Mitigating Reward Hacking in RLHF via Advantage Sign Robustness

TL;DR

This paper introduces SignCert-PO, a method to reduce reward hacking in RLHF by certifying advantage sign robustness, improving policy outcomes without needing multiple RMs or training data.

Contribution

It proposes a novel, lightweight approach that certifies advantage sign robustness during policy optimization to mitigate reward hacking in RLHF.

Findings

SignCert-PO outperforms baselines on TL;DR and AlpacaFarm benchmarks.

It reduces reward hacking and improves win rates.

The method operates solely at the policy optimization stage, requiring only RM parameters.

Abstract

Reward models (RMs) used in reinforcement learning from human feedback (RLHF) are vulnerable to reward hacking: as the policy maximizes a learned proxy reward, true quality plateaus or degrades.

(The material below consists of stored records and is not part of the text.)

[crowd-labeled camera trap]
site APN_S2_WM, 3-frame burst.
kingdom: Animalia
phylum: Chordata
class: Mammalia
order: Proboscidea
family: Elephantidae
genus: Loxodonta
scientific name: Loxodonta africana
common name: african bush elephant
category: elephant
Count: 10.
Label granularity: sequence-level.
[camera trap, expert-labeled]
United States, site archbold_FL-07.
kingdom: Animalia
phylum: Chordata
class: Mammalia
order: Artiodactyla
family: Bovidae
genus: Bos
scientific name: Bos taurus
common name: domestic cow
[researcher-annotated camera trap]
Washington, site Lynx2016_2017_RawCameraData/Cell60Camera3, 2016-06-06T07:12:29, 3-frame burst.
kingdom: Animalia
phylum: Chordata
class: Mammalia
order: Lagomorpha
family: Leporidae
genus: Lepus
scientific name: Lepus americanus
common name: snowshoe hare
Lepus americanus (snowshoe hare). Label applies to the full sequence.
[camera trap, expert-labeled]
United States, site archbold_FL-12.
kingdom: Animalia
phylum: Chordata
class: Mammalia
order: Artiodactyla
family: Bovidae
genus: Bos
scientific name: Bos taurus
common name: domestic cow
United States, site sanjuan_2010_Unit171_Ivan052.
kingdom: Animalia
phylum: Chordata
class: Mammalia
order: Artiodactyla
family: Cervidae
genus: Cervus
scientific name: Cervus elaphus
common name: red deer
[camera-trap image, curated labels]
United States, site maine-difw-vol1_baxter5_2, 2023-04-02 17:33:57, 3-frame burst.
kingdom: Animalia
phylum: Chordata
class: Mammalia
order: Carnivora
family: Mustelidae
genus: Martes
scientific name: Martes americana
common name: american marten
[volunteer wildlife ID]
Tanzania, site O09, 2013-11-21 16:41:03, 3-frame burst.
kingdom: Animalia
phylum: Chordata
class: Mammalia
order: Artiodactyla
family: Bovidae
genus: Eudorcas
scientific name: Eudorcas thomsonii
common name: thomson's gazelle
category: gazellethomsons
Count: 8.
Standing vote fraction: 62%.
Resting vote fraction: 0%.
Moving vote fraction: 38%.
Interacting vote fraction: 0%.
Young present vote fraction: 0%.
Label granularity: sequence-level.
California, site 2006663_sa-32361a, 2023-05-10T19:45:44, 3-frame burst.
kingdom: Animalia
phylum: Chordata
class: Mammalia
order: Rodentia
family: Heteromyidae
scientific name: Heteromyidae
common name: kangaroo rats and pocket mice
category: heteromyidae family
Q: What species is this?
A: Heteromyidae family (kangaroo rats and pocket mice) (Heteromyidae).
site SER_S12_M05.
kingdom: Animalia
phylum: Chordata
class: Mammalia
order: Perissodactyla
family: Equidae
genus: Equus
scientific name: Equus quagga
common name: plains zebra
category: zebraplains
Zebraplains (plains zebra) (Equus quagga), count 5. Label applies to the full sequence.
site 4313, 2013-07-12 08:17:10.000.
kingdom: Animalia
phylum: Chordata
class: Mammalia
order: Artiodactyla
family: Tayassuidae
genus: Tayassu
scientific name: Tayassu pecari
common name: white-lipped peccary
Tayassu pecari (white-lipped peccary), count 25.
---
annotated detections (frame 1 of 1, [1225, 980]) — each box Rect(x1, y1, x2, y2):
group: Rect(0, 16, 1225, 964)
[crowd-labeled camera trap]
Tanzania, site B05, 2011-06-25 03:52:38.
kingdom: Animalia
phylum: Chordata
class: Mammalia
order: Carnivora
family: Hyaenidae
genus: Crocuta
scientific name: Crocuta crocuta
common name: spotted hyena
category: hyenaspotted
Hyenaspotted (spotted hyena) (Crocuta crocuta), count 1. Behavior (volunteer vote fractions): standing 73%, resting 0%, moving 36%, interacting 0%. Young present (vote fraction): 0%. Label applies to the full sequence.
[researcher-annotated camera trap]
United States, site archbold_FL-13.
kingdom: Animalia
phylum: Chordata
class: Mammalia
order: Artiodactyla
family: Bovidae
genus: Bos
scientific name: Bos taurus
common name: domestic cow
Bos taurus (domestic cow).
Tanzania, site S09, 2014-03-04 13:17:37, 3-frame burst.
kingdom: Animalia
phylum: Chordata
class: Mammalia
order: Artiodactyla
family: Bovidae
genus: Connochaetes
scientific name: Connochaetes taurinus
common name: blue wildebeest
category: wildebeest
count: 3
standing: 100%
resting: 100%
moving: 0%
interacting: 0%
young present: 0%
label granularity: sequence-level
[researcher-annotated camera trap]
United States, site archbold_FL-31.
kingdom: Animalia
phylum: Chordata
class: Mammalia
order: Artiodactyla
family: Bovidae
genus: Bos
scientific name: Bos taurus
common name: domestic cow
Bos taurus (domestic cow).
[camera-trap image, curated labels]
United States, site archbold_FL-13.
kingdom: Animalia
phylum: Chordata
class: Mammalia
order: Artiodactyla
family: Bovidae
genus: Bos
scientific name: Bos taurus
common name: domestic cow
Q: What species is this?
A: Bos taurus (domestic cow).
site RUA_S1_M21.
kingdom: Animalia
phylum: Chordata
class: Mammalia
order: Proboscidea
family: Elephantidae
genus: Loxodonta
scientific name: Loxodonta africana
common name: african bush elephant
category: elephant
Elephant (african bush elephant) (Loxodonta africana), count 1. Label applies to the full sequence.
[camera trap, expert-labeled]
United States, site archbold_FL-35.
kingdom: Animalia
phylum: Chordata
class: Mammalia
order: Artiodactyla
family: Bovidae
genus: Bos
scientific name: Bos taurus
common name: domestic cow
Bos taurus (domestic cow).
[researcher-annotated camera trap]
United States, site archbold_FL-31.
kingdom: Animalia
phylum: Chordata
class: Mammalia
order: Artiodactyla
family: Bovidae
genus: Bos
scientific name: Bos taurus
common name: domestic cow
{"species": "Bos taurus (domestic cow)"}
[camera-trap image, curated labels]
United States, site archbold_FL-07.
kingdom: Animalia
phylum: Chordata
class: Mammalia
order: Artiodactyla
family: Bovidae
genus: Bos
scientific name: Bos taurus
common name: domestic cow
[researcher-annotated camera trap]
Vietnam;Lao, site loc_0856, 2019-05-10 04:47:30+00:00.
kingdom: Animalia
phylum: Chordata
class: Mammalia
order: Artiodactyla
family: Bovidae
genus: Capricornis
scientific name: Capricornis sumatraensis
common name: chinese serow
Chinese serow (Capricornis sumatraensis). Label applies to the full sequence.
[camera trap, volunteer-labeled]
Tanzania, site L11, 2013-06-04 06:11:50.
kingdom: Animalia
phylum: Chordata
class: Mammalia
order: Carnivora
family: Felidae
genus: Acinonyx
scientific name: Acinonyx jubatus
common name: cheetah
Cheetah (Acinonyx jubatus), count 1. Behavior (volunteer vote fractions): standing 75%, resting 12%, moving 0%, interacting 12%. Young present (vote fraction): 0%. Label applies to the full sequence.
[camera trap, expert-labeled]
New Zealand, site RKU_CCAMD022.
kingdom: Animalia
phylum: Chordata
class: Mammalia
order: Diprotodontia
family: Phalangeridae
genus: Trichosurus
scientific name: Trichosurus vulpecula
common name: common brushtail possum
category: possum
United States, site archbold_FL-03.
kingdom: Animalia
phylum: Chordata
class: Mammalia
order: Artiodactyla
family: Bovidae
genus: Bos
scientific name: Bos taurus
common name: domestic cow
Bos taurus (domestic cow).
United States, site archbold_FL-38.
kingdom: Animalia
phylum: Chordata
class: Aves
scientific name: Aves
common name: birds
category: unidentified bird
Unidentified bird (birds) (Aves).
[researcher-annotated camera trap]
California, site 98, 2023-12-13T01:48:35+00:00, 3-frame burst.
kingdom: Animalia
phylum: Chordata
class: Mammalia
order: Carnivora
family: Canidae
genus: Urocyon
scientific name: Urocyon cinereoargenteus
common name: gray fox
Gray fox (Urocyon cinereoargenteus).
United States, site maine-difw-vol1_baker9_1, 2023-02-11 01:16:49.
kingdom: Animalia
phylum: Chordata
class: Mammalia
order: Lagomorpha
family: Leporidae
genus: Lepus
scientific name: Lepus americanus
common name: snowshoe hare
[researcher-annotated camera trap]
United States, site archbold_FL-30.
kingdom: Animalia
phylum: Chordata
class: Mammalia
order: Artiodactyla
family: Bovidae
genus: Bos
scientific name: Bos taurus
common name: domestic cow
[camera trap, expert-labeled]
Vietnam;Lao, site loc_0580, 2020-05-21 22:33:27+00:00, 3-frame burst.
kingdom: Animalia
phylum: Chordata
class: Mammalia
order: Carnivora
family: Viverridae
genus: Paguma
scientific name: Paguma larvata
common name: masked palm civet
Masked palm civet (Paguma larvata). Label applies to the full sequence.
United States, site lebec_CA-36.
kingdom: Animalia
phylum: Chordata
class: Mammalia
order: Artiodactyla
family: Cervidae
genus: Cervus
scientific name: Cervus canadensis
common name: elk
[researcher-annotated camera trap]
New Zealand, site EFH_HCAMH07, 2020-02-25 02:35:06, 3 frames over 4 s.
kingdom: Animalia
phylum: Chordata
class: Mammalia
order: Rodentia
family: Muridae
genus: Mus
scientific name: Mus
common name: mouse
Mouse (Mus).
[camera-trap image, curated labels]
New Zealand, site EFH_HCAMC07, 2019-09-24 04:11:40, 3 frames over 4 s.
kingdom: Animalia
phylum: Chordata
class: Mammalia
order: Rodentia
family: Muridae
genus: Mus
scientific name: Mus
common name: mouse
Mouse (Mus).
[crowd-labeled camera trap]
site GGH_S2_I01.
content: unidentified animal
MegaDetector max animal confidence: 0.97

We make the assumption that reward hacking is often caused by flipped advantage signs: instead of reducing the likelihood of a bad response, a flipped sign causes the update to increase it. By considering an adversarial perturbation in the RM parameter space, we can derive a certified sign-preservation radius, which is the smallest perturbation that can flip the advantage sign during policy optimization. Based on this formulation, we propose Sign-Certified Policy Optimization (SignCert-PO), down-weighting non-robust completions in the policy gradient update. Unlike prior approaches that require multiple RMs or access to the RM training data, SignCert-PO is lightweight and operates purely at the policy optimization stage using only the RM parameters and on-policy completions. On TL;DR summarization and AlpacaFarm benchmarks, SignCert-PO consistently achieves a better win rate than baselines and reduces reward hacking.